Back in February 2014, makers of a generic version of Keurig’s K-Cup coffee cartridges sued Keurig for monopolizing the market for k-cup cartridges. Since the initial suit was filed, dozens have filed follow-on suits. The gravamen of the original complaint is that there is a relevant antitrust market that consists of k-cups, the coffee-containing cartridges that one puts in a Keurig machine to make a single-serving cup of coffee. The original plaintiffs make a generic version. They allege that Keurig has engaged in various exclusionary practices that have cost them access to the generic k-cup market. What Keurig does is give away machines and then charge individuals for cartridges. Keurig makes their money off the sales of the replacement cartridges; the machines are loss leaders.

The generic manufacturers have painted themselves as mavericks, introducing competition and price competition into a space that was dominated by a monopolist provider. One could, however, argue that the generic k-cup manufacturers are free riders. Keurig gives away the machines and makes up for the loss through profits on the cartridges. It’s a legitimate pricing model. But that pricing creates an opening for generics. By causing the cost of the machines to be borne by the cartridges, Keurig has to price the cartridges at more than the marginal cost of the cartridge itself. Free of the having to internalize the cost of making the machines, the generic can price at the cartridge’s cost alone and thereby is able to take price sensitive customers away from Keurig. In essence, the generic is exploiting a flaw in Keurig’s pricing scheme. Under this scenario, however, you cannot conclude that the lower prices offered by the generic reflect greater efficiency. Indeed, you could very well conclude that their pricing was nothing more than free riding off Keurig’s investment in the technology, branding and advertising.

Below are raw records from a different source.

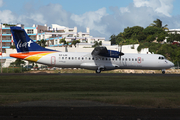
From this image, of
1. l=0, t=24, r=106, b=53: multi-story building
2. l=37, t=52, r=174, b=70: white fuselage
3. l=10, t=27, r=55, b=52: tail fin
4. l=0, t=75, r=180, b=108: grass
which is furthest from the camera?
l=0, t=24, r=106, b=53: multi-story building

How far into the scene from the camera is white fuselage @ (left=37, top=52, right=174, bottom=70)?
33969 millimetres

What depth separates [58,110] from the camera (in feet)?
28.7

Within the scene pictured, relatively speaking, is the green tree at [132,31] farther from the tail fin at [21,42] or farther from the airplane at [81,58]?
the tail fin at [21,42]

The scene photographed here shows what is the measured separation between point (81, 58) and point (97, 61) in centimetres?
237

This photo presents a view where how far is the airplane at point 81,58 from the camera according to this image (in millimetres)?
33594

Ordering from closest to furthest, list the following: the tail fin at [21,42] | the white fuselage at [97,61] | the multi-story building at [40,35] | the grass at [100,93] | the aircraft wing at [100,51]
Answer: the grass at [100,93]
the aircraft wing at [100,51]
the tail fin at [21,42]
the white fuselage at [97,61]
the multi-story building at [40,35]

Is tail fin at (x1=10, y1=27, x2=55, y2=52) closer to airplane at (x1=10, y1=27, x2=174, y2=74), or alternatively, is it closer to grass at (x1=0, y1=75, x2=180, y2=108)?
airplane at (x1=10, y1=27, x2=174, y2=74)

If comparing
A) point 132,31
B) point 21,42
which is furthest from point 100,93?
point 132,31

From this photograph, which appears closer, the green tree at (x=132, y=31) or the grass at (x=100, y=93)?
the grass at (x=100, y=93)

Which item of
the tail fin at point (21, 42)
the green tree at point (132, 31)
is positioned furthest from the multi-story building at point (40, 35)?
the tail fin at point (21, 42)

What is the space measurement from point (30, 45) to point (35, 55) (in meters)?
1.65

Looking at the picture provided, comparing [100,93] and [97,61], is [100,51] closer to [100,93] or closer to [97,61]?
[97,61]

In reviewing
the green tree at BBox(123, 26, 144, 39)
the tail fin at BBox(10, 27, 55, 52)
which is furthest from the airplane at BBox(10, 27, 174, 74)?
the green tree at BBox(123, 26, 144, 39)

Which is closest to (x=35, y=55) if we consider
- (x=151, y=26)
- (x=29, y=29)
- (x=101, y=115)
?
(x=101, y=115)
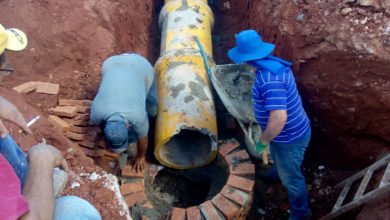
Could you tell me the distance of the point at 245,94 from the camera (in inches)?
181

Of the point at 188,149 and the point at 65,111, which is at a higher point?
the point at 65,111

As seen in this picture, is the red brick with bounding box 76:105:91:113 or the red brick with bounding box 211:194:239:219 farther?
the red brick with bounding box 76:105:91:113

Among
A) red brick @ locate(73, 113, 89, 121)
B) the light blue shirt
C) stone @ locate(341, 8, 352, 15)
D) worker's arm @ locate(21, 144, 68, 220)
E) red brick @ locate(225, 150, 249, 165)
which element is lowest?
red brick @ locate(225, 150, 249, 165)

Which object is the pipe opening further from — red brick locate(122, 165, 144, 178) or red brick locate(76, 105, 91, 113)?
red brick locate(76, 105, 91, 113)

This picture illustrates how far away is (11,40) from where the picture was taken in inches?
102

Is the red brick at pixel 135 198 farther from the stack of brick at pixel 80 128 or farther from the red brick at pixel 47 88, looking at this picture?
the red brick at pixel 47 88

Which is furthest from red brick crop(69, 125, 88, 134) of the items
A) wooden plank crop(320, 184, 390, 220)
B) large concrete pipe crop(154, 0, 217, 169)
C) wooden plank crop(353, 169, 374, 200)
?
wooden plank crop(353, 169, 374, 200)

More importantly, however, is the relevant antitrust market. By defining it as k-cups, the plaintiffs have in effect drawn the most narrow relevant market they could have in which there might be an effect from Keurig’s “exclusionary” practices. I suspect that the relevant market is larger than just k-cups. The machines aren’t expensive. Just because a purchaser buys a Keurig does not mean that they are locked in to that particular machine in all of their canteens everywhere. And there are many different ways of making a cup of coffee, not just these single serve machines. The plausibility of these narrow markets is fairly weak. Indeed, I’d suggest that the relevant market is for coffee systems, not just k-cups.

But the plaintiffs have written a compelling complaint, certainly compelling enough to induce quite a few follow-ons. It will be interesting to see if the initial motion to dismiss will succeed.